Exclusive-Italy tribunal rules for Blackstone in RCS building dispute

·2 min read
FILE PHOTO: FILE PHOTO: The ticker and trading information for Blackstone Group is displayed at the post where it is traded on the floor of the New York Stock Exchange

By Claudia Cristoferi and Alfredo Faieta

MILAN (Reuters) -A Milan arbitral tribunal ruled in favour of Blackstone Group in a disputed sale of the headquarters of RCS, rejecting all claims advanced by the Italian publisher, a court document seen by Reuters showed, confirming what sources had said earlier on Friday.

RCS Mediagroup, which publishes the influential daily Corriere della Sera, launched arbitration proceedings in late 2018 to nullify the 2013 sale of its historic headquarters in central Milan to Blackstone, saying the U.S. investment firm had paid too low a price at a time when RCS faced financial difficulties.

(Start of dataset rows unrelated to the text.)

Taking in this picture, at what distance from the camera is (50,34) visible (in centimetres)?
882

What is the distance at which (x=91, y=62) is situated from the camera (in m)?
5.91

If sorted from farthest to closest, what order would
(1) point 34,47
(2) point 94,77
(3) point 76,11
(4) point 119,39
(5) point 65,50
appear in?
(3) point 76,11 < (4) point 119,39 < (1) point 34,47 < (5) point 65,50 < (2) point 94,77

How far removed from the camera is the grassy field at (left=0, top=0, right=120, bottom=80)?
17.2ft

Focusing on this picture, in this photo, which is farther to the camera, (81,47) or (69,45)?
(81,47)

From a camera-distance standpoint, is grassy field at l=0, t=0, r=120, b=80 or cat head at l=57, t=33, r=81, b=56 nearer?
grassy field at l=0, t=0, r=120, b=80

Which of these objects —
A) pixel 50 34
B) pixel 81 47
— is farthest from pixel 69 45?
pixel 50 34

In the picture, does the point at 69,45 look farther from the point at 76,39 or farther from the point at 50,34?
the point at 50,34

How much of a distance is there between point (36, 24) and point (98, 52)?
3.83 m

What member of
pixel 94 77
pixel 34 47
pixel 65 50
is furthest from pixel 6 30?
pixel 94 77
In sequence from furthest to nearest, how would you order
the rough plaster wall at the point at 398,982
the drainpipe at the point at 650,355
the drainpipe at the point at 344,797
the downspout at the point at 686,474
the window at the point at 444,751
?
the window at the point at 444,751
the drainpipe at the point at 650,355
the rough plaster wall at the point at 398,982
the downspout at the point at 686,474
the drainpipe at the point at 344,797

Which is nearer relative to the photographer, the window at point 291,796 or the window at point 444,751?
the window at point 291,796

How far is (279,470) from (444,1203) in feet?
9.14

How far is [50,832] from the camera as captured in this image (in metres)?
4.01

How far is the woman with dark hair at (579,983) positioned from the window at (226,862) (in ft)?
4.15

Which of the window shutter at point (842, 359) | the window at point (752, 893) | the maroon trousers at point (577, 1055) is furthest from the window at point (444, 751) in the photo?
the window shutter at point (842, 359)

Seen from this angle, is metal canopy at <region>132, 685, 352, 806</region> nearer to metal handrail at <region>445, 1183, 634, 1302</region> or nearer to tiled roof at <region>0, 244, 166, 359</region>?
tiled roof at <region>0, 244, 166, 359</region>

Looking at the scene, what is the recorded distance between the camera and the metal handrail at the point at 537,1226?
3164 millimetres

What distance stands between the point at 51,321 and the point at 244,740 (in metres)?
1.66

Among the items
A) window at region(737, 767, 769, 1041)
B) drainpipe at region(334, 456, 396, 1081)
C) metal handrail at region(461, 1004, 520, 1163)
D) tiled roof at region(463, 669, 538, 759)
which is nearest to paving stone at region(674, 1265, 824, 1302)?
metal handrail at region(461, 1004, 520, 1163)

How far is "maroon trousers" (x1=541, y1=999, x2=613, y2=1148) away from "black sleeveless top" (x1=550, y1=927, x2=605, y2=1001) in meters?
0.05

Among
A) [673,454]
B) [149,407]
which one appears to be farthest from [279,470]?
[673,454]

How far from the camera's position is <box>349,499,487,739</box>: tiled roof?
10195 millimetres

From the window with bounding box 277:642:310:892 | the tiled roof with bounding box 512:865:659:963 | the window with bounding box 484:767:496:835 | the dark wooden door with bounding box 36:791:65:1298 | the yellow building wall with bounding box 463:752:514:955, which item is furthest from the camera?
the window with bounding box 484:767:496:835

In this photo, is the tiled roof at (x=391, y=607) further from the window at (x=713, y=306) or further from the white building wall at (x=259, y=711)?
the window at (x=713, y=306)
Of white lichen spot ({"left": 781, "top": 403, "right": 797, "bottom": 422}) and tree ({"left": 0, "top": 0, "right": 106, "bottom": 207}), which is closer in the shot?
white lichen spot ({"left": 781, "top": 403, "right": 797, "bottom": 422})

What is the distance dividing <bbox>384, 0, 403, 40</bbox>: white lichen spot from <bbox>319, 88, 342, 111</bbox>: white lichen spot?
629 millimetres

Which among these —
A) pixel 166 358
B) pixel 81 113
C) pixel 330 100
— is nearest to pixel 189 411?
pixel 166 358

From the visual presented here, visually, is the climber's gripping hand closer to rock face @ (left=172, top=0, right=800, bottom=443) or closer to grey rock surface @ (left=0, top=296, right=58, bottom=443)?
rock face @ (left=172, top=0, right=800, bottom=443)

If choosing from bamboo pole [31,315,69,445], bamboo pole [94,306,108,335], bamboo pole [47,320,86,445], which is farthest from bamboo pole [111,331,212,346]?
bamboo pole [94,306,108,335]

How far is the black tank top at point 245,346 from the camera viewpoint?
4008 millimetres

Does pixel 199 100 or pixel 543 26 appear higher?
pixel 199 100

Blackstone, which paid 120 million euros ($145 million) for the offices, had in turn accused RCS of falsely claiming it still owns the building and of improperly blocking its sale to Germany's Allianz.

The sale of the property "was nothing more than a commercial negotiation" in which the buyer "legitimately" tried to achieve the "most advantageous terms of sale" without evidence of "any undue pressure on the other party," the arbitration award said.

"The panel of judges fully recognised the validity of the contract and the fairness of Blackstone's behaviour during all the sale process," a source close to the U.S. fund said.

RCS said in a statement it disagreed with the decision and that it would consider any possible legal action against it.

Friday's final decision by the tribunal follows a partial ruling published in May last year that the sale was valid.

The ruling had requested two expert surveys on RCS's financial situation in 2013 and on the property's market value at the time, to assess whether there had been any damages for RCS and to what degree.

The U.S. investment firm filed two lawsuits in New York which were put on hold pending the outcome of the arbitration in Italy.

It is seeking up to $600 million in damages from RCS and from its chairman and main shareholder Urbano Cairo, who took control of the company in 2016, a source close to the fund said at the time.

RCS noted on Friday that there was no finding of impropriety or bad faith against the Italian company, which "on the contrary acted to duly protect the company's assets".

RCS's financial report, published on the company's website, shows it has not set aside risk provisions for the legal dispute.